[[ Provided material open ]]
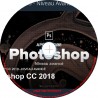 Formation PHOTOSHOP CS6- CC-ACE-2018-2019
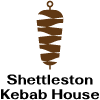 Shettleston Kebab House-avatar
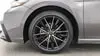 Florida Fine Cars - Used TOYOTA CAMRY 2021 MARGATE SE 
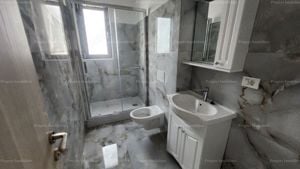 Apartament cu 2 camere - bloc nou - Pret 77 000Euro - imagine 15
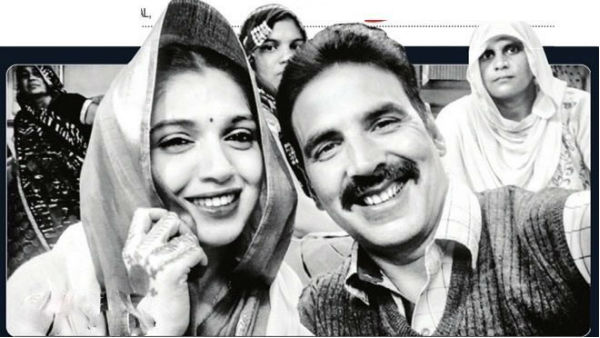 Here’s everything you need to know about Toilet: Ek Prem Katha Copyright violation case – read details
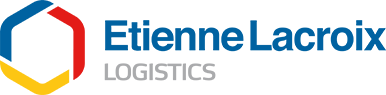 Etienne Lacroix Logistics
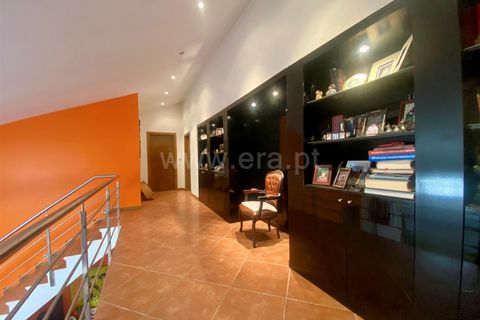 Villa i Chaves, Vila Real, Chaves - € 335.000 | Ref: 318250282 - foto 6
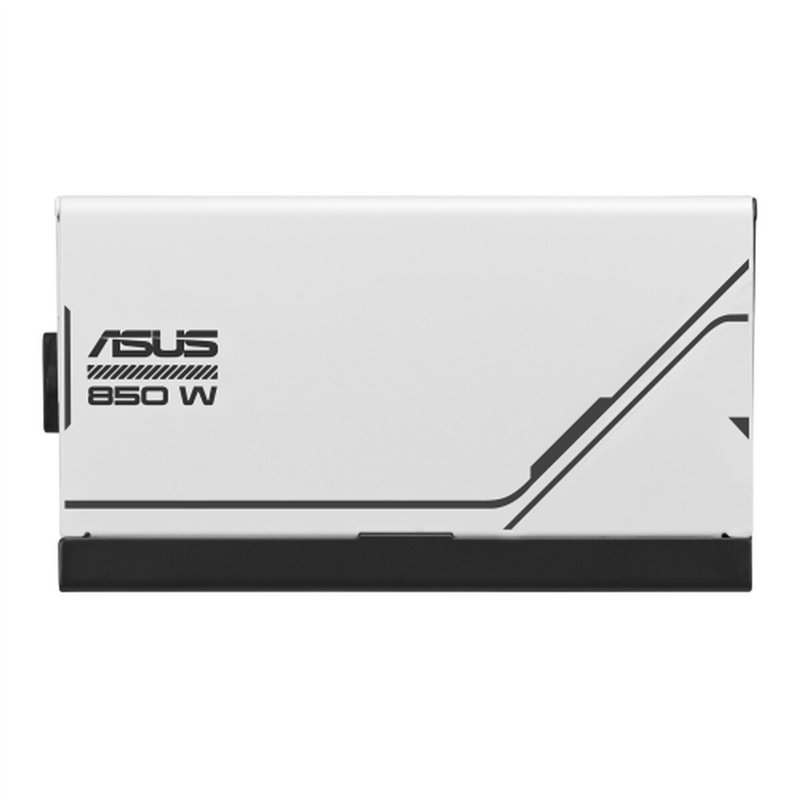 Bloc dAlimentation Asus 90YE00U0-B0NA00 ATX 850 W 80 Plus Gold RoHS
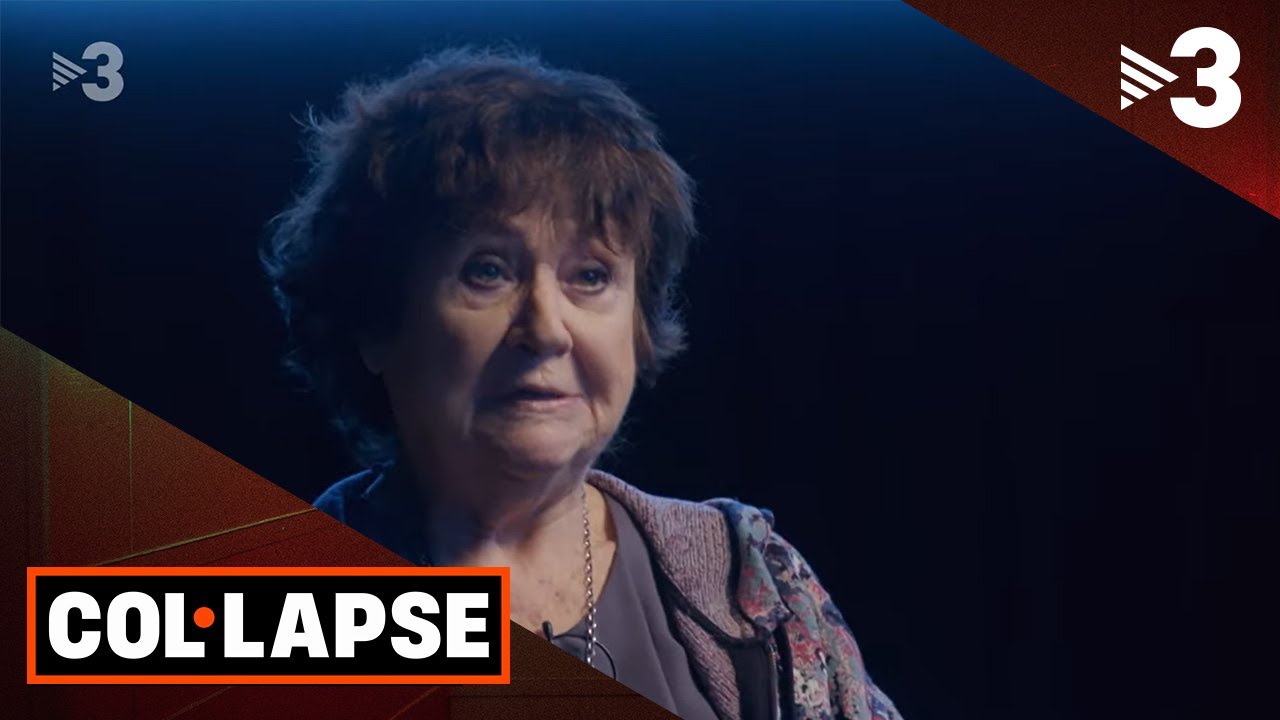 Julieta Serrano: 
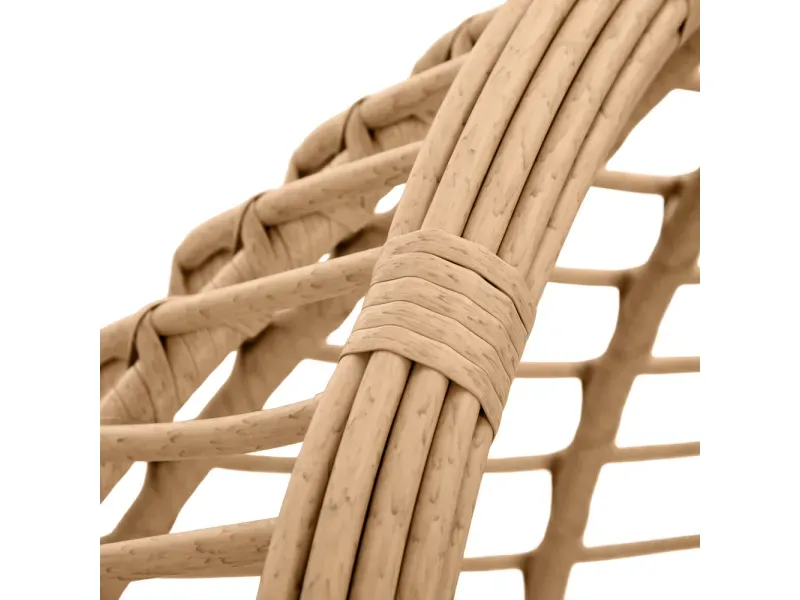 000000000075004441-UN-05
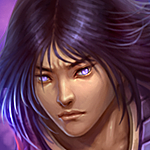 �������ͼƬ��ע��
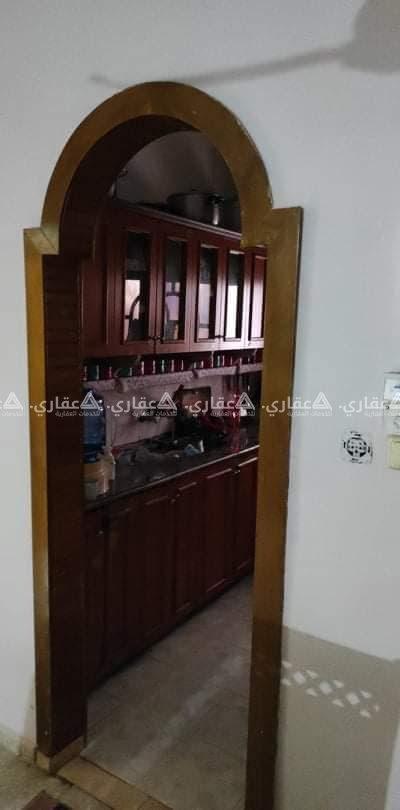 عمارة 3 طوابق للبيع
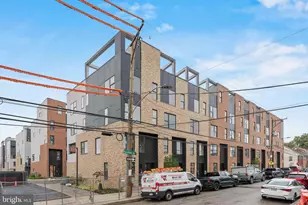 650 Fairmount Ave, Philadelphia, PA 19123 - Photo 37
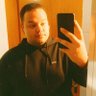 Profilbild von EMBUCETADO 🤬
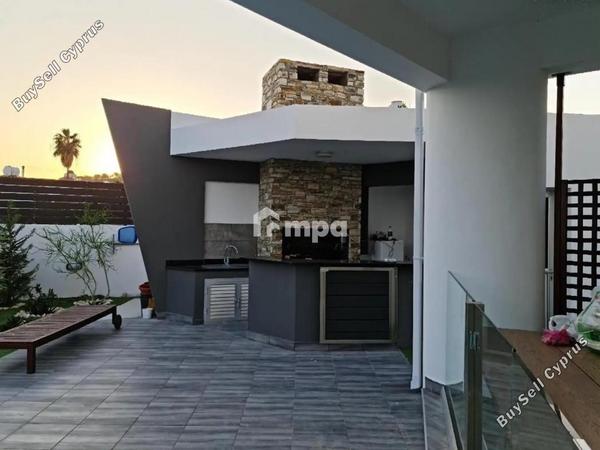 5 bedroom detached house for sale oroklini larnaca 8281346 image 14002511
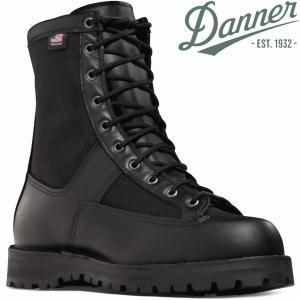Danner（ダナー） ブーツ ゴアテックス メンズ ミリタリーブーツ 本物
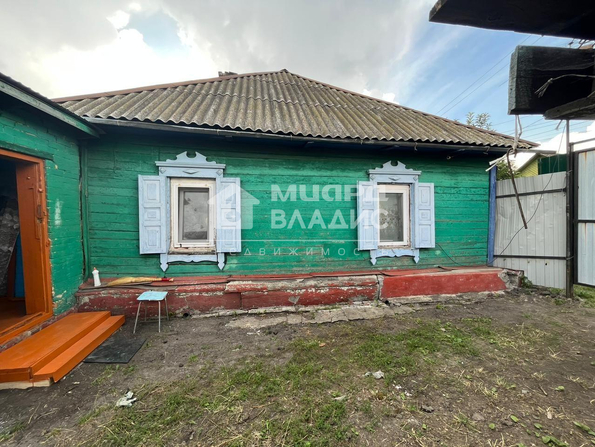 Самарская 5-я
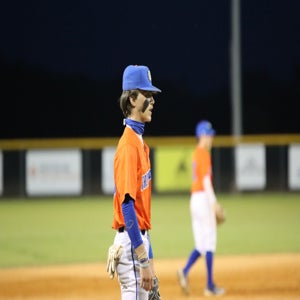 Landon Boesen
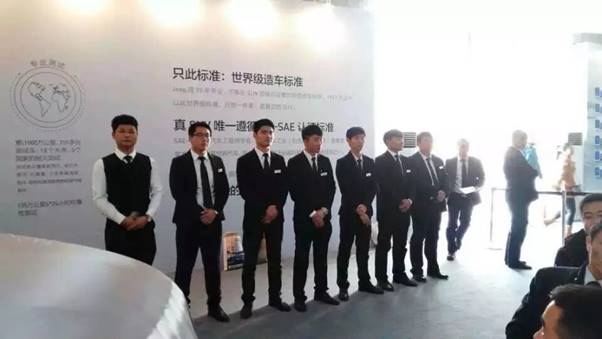重慶市第六十四中學校(重慶111中學很亂)  第1張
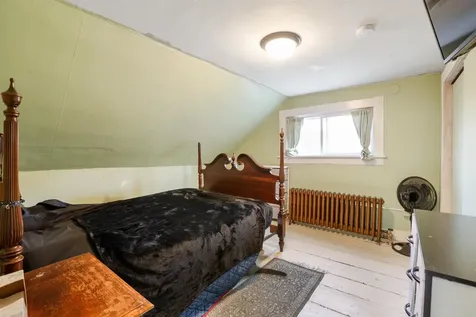 162 Caswell Avenue Derby VT 05830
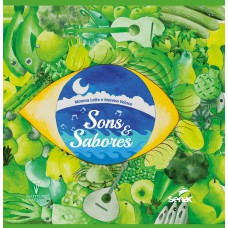 SONS & SABORES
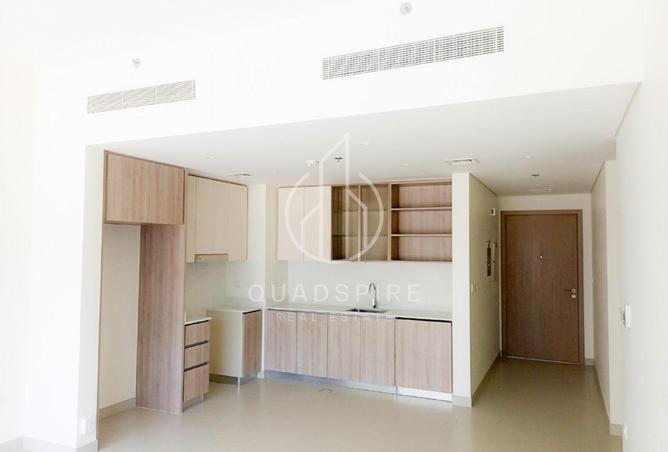 99994824 - Property Image 3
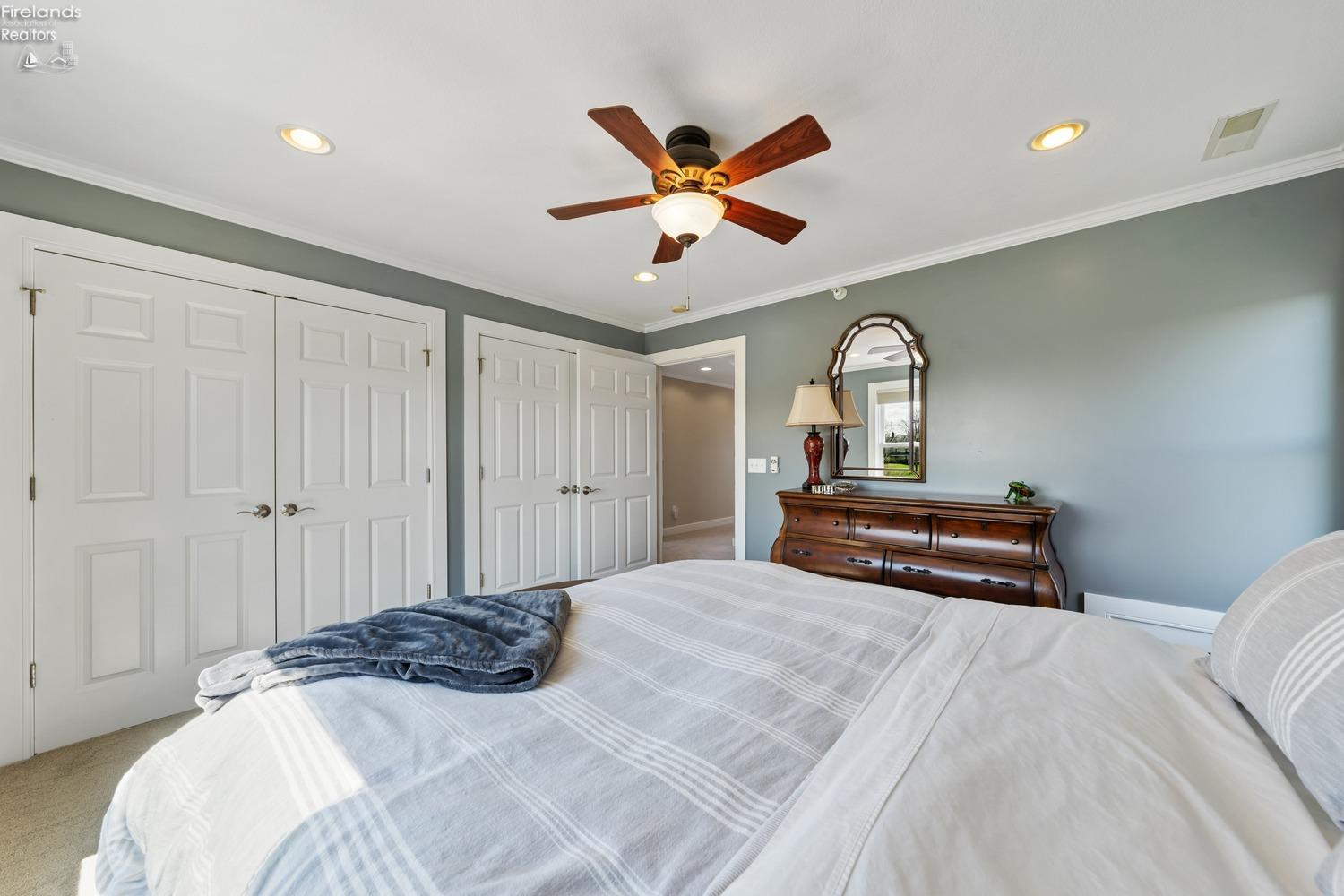 6011 E Harbor Road #L3F, Marblehead, New Mexico image 32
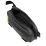Сумка поясная URBAN TRACK BLACK/LIME - 1 - Robinzon.ua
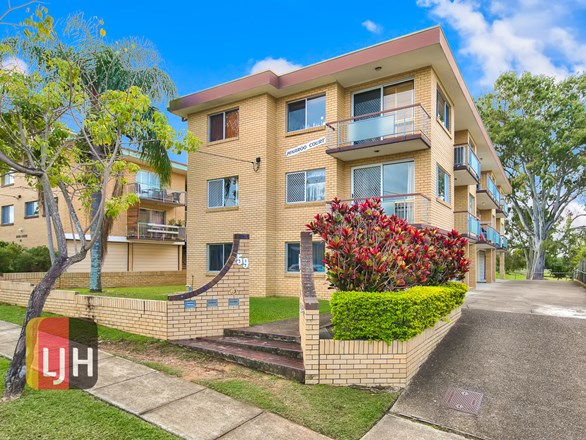 1/59 Swinburne Street, Lutwyche QLD 4030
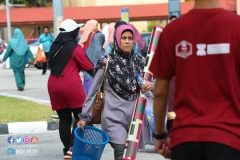 40600247_2051370578506396_4375250207676301312_o_2051370575173063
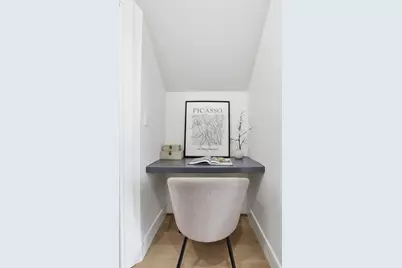 79 Moreland St #79, Somerville, MA 02145 - Photo 25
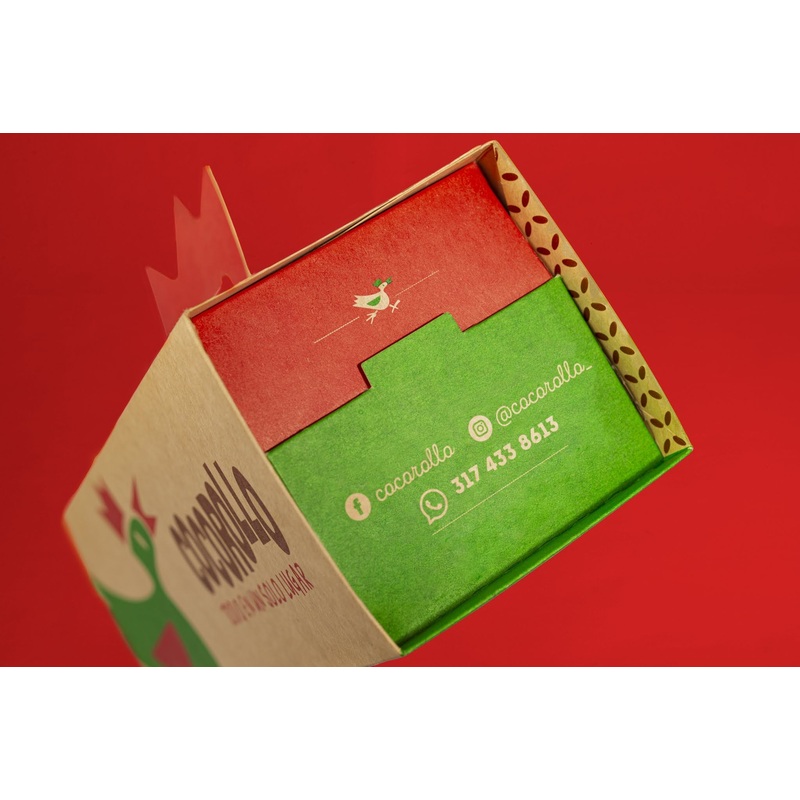 Manufacturer Promotion Storage Fashion Paper Printing Packaging Box with Hot-Stamping – Pack Box and Wine Box price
[[ Provided material closed ]]
Problem requirements -> Copy the text of every record above character for character, leaving out the pictures.

Exercise solution ->
 Formation PHOTOSHOP CS6- CC-ACE-2018-2019
 Shettleston Kebab House-avatar
 Florida Fine Cars - Used TOYOTA CAMRY 2021 MARGATE SE 
 Apartament cu 2 camere - bloc nou - Pret 77 000Euro - imagine 15
 Here’s everything you need to know about Toilet: Ek Prem Katha Copyright violation case – read details
 Etienne Lacroix Logistics
 Villa i Chaves, Vila Real, Chaves - € 335.000 | Ref: 318250282 - foto 6
 Bloc dAlimentation Asus 90YE00U0-B0NA00 ATX 850 W 80 Plus Gold RoHS
 Julieta Serrano: 
 000000000075004441-UN-05
 �������ͼƬ��ע��
 عمارة 3 طوابق للبيع
 650 Fairmount Ave, Philadelphia, PA 19123 - Photo 37
 Profilbild von EMBUCETADO 🤬
 5 bedroom detached house for sale oroklini larnaca 8281346 image 14002511
Danner（ダナー） ブーツ ゴアテックス メンズ ミリタリーブーツ 本物
 Самарская 5-я
 Landon Boesen
重慶市第六十四中學校(重慶111中學很亂)  第1張
 162 Caswell Avenue Derby VT 05830
 SONS & SABORES
 99994824 - Property Image 3
 6011 E Harbor Road #L3F, Marblehead, New Mexico image 32
Сумка поясная URBAN TRACK BLACK/LIME - 1 - Robinzon.ua
 1/59 Swinburne Street, Lutwyche QLD 4030
 40600247_2051370578506396_4375250207676301312_o_2051370575173063
 79 Moreland St #79, Somerville, MA 02145 - Photo 25
 Manufacturer Promotion Storage Fashion Paper Printing Packaging Box with Hot-Stamping – Pack Box and Wine Box price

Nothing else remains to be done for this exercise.